### What to do
Rewrite the forum thread on PolarFS from "Lustre, GFS2 and" up to and including "designers of HopsFS.", changing "distributed metadata" to "sharded metadata" throughout.

### Supplied text
══════════════════════════════

PolarFS: Alibaba Distributed File System for Shared Storage Cloud Database [pdf]

antoncohen · on Aug 22, 2018

Man, reading that made me wish Clustrix (YC '06) open sourced their database (https://www.clustrix.com/). They had a MySQL compatible scale our DB nearly 10 years ago, wireline compatible with MySQL without using any MySQL code, could participate in a MySQL replication cluster with normal MySQL servers (made migration easy). It was scale out shared-nothing, writes would scale linearly as you added nodes, unlike POLARDB which is shared-everything with a single master. It used RDMA 10 years ago, and custom PCIe devices because NVMe didn't exist.

But they didn't open source it, so only a small handful of companies get to use it. Sad.

pstuart · on Aug 22, 2018

Do you think they could have found a model to go open source and still satisfactorily monetize it?

KaiserPro · on Aug 22, 2018

The hardest part of a Distributed File system (and I mean File system here) is managing the Meatadata (where a file is, where the directory is, who last did something to it.)

Lustre, GFS2 and GPFS all have centralised metadatstores, which is both a boon and a drawback.

What I can't figure out is what they've done here. It appears like metadata is stored in a special partition ("journal") which is shared? But there is a control process as well.

jamesblonde · on Aug 22, 2018

It doesn't look like PolarFS has distributed metadata.

HopsFS (HDFS derivative work) stores distributed metadata, enabling 16X throughput improvements over HDFS - https://www.usenix.org/conference/fast17/technical-sessions/... http://www.hops.io Technically, the hard part is correct concurrent and consistent operations across shards (partitions).

Disclaimer: one of the designers of HopsFS.

ddorian43 · on Aug 22, 2018

What do you think are some gotchas/limitations when using mysql-ndb-cluster ?

jamesblonde · on Aug 22, 2018

It's become very stable with the years. It's somehow never penetrated the silicon valley echo chamber, probably due to instability in its earlier years. Operationally, it's got most things you need - on-line add node, rolling upgrades, monitoring, etc.

We use NDB to store both the metadata in-memory, but also to store small files on NVMe disks. We had talks with lots of other DB vendors, but, frankly, none of them have high performance support for cross-partition transactions, which is needed. DBs like VoltDB, MemSQL, NuoDB all have promise, but serialize cross-shard operations.

ryanworl · on Aug 22, 2018

Have you explored using FoundationDB? It doesn't have a SQL interface (anymore), which might mean it isn't suitable if SQL is required.

══════════════════════════════

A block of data
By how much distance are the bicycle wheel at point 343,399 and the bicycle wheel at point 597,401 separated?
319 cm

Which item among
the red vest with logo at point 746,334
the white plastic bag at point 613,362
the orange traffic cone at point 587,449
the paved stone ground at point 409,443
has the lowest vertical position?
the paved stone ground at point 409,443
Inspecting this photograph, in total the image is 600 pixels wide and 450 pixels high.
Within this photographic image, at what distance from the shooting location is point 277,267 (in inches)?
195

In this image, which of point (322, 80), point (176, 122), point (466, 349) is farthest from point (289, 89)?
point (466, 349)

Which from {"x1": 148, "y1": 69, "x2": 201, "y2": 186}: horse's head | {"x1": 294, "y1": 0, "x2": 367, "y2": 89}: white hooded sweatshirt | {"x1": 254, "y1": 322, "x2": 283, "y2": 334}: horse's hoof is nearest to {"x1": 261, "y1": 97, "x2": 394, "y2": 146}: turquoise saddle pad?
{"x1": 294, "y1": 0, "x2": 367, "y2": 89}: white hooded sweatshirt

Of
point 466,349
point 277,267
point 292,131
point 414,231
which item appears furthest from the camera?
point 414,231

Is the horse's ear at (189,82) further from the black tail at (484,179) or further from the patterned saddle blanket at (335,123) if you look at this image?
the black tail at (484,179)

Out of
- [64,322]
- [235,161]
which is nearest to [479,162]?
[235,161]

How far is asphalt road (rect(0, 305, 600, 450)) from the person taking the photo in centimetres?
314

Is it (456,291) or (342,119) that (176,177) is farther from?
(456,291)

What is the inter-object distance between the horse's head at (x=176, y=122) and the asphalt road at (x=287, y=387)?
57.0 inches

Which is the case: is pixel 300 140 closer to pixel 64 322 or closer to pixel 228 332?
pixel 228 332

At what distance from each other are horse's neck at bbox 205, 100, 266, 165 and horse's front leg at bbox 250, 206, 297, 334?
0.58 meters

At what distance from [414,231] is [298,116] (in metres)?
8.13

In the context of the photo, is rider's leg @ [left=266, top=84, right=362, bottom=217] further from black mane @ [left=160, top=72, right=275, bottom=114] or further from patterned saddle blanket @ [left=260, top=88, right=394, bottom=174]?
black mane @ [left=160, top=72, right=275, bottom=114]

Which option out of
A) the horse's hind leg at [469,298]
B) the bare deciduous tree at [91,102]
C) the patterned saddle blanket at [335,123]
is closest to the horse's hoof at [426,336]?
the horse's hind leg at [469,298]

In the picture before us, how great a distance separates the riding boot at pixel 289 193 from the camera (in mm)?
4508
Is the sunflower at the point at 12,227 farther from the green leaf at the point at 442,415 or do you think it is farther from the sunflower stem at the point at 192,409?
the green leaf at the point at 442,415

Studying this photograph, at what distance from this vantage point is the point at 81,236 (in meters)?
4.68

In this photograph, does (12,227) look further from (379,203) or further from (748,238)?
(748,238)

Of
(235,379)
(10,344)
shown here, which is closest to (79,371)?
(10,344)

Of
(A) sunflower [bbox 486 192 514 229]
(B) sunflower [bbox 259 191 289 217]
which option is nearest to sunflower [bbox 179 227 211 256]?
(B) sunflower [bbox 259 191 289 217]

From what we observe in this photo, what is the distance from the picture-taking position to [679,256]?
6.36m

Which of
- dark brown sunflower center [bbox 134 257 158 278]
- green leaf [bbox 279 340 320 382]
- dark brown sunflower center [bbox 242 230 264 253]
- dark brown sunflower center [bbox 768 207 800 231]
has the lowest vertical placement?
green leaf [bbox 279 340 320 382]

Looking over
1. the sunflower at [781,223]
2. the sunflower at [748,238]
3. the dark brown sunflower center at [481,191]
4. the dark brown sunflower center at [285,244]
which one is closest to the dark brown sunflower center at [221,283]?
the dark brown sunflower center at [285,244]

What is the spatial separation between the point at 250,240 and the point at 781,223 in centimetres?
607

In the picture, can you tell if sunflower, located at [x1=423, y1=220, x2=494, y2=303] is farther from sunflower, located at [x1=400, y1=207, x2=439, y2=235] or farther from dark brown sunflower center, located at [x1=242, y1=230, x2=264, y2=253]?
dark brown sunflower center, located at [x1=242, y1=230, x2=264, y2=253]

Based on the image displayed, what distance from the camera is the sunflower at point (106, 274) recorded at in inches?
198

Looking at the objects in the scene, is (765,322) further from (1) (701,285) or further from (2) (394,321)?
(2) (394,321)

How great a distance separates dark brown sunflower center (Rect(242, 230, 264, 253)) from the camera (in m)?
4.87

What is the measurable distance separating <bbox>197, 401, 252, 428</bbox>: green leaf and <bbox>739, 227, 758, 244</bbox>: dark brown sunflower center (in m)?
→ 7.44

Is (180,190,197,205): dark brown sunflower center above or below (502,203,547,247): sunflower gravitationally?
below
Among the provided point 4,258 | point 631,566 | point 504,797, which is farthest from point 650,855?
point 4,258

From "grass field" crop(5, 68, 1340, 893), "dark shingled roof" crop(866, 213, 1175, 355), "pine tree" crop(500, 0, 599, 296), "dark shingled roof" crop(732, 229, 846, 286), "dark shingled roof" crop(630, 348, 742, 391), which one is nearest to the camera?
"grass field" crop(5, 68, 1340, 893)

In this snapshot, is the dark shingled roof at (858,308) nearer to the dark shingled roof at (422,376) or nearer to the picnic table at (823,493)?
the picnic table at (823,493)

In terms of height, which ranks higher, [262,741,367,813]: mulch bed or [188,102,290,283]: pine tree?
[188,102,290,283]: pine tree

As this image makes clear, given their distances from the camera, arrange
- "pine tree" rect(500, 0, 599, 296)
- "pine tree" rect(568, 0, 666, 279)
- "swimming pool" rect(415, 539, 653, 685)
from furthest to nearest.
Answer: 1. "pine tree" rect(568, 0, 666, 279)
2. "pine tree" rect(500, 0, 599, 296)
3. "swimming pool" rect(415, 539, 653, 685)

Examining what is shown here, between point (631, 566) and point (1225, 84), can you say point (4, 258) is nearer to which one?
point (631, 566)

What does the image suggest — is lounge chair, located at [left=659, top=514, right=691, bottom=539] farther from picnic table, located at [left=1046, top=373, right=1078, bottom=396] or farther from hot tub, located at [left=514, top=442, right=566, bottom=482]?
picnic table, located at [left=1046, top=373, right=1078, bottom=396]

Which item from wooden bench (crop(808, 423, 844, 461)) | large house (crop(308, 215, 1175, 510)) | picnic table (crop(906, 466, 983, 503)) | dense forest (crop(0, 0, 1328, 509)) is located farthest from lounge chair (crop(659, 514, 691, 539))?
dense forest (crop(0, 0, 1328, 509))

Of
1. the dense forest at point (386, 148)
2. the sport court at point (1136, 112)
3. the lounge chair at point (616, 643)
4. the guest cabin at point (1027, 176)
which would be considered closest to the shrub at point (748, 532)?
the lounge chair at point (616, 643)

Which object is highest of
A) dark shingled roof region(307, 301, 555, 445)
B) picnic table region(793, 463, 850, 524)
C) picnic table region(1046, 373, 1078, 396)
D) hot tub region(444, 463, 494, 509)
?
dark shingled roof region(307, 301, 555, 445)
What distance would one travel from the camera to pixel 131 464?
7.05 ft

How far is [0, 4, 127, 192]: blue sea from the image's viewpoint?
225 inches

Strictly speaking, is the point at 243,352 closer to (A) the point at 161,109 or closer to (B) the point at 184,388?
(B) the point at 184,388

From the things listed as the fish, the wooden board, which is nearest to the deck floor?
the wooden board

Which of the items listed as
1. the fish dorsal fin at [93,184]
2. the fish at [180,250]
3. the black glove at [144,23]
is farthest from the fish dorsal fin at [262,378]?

══════════════════════════════

### Exercise response
Lustre, GFS2 and GPFS all have centralised metadatstores, which is both a boon and a drawback.

What I can't figure out is what they've done here. It appears like metadata is stored in a special partition ("journal") which is shared? But there is a control process as well.

jamesblonde · on Aug 22, 2018

It doesn't look like PolarFS has sharded metadata.

HopsFS (HDFS derivative work) stores sharded metadata, enabling 16X throughput improvements over HDFS - https://www.usenix.org/conference/fast17/technical-sessions/... http://www.hops.io Technically, the hard part is correct concurrent and consistent operations across shards (partitions).

Disclaimer: one of the designers of HopsFS.